# Given data
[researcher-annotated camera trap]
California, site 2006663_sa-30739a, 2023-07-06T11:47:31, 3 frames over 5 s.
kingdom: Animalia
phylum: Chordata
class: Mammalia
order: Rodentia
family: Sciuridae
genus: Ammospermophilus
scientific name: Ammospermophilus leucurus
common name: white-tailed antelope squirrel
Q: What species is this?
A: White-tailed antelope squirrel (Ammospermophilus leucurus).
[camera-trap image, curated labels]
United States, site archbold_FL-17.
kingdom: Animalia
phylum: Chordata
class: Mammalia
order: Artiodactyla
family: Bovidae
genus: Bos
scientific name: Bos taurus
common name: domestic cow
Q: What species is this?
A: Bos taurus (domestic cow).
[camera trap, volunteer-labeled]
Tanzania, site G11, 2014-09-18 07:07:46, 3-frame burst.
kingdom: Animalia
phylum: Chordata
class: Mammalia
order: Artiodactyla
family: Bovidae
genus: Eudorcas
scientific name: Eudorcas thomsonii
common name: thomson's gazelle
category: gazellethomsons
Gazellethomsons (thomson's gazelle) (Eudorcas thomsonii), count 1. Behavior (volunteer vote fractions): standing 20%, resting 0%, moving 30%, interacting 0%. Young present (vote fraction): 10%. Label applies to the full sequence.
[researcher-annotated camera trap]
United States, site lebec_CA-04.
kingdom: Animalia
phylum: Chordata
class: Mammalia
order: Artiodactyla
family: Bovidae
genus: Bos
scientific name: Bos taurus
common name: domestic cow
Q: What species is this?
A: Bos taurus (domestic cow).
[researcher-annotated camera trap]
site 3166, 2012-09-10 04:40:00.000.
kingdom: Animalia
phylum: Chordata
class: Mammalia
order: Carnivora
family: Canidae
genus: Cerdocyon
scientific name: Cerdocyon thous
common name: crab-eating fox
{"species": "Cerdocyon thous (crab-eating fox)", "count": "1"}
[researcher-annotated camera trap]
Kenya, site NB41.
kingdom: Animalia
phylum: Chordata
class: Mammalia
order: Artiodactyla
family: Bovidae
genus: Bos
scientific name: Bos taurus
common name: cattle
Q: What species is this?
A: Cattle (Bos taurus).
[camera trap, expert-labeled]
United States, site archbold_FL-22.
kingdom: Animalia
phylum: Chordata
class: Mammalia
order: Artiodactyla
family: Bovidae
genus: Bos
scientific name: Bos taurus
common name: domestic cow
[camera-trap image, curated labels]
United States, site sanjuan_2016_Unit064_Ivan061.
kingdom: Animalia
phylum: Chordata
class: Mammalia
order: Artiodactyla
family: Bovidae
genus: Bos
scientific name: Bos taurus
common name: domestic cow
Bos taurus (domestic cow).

# To do
Transcribe each entry word for word.

# Result
[researcher-annotated camera trap]
California, site 2006663_sa-30739a, 2023-07-06T11:47:31, 3 frames over 5 s.
kingdom: Animalia
phylum: Chordata
class: Mammalia
order: Rodentia
family: Sciuridae
genus: Ammospermophilus
scientific name: Ammospermophilus leucurus
common name: white-tailed antelope squirrel
Q: What species is this?
A: White-tailed antelope squirrel (Ammospermophilus leucurus).
[camera-trap image, curated labels]
United States, site archbold_FL-17.
kingdom: Animalia
phylum: Chordata
class: Mammalia
order: Artiodactyla
family: Bovidae
genus: Bos
scientific name: Bos taurus
common name: domestic cow
Q: What species is this?
A: Bos taurus (domestic cow).
[camera trap, volunteer-labeled]
Tanzania, site G11, 2014-09-18 07:07:46, 3-frame burst.
kingdom: Animalia
phylum: Chordata
class: Mammalia
order: Artiodactyla
family: Bovidae
genus: Eudorcas
scientific name: Eudorcas thomsonii
common name: thomson's gazelle
category: gazellethomsons
Gazellethomsons (thomson's gazelle) (Eudorcas thomsonii), count 1. Behavior (volunteer vote fractions): standing 20%, resting 0%, moving 30%, interacting 0%. Young present (vote fraction): 10%. Label applies to the full sequence.
[researcher-annotated camera trap]
United States, site lebec_CA-04.
kingdom: Animalia
phylum: Chordata
class: Mammalia
order: Artiodactyla
family: Bovidae
genus: Bos
scientific name: Bos taurus
common name: domestic cow
Q: What species is this?
A: Bos taurus (domestic cow).
[researcher-annotated camera trap]
site 3166, 2012-09-10 04:40:00.000.
kingdom: Animalia
phylum: Chordata
class: Mammalia
order: Carnivora
family: Canidae
genus: Cerdocyon
scientific name: Cerdocyon thous
common name: crab-eating fox
{"species": "Cerdocyon thous (crab-eating fox)", "count": "1"}
[researcher-annotated camera trap]
Kenya, site NB41.
kingdom: Animalia
phylum: Chordata
class: Mammalia
order: Artiodactyla
family: Bovidae
genus: Bos
scientific name: Bos taurus
common name: cattle
Q: What species is this?
A: Cattle (Bos taurus).
[camera trap, expert-labeled]
United States, site archbold_FL-22.
kingdom: Animalia
phylum: Chordata
class: Mammalia
order: Artiodactyla
family: Bovidae
genus: Bos
scientific name: Bos taurus
common name: domestic cow
[camera-trap image, curated labels]
United States, site sanjuan_2016_Unit064_Ivan061.
kingdom: Animalia
phylum: Chordata
class: Mammalia
order: Artiodactyla
family: Bovidae
genus: Bos
scientific name: Bos taurus
common name: domestic cow
Bos taurus (domestic cow).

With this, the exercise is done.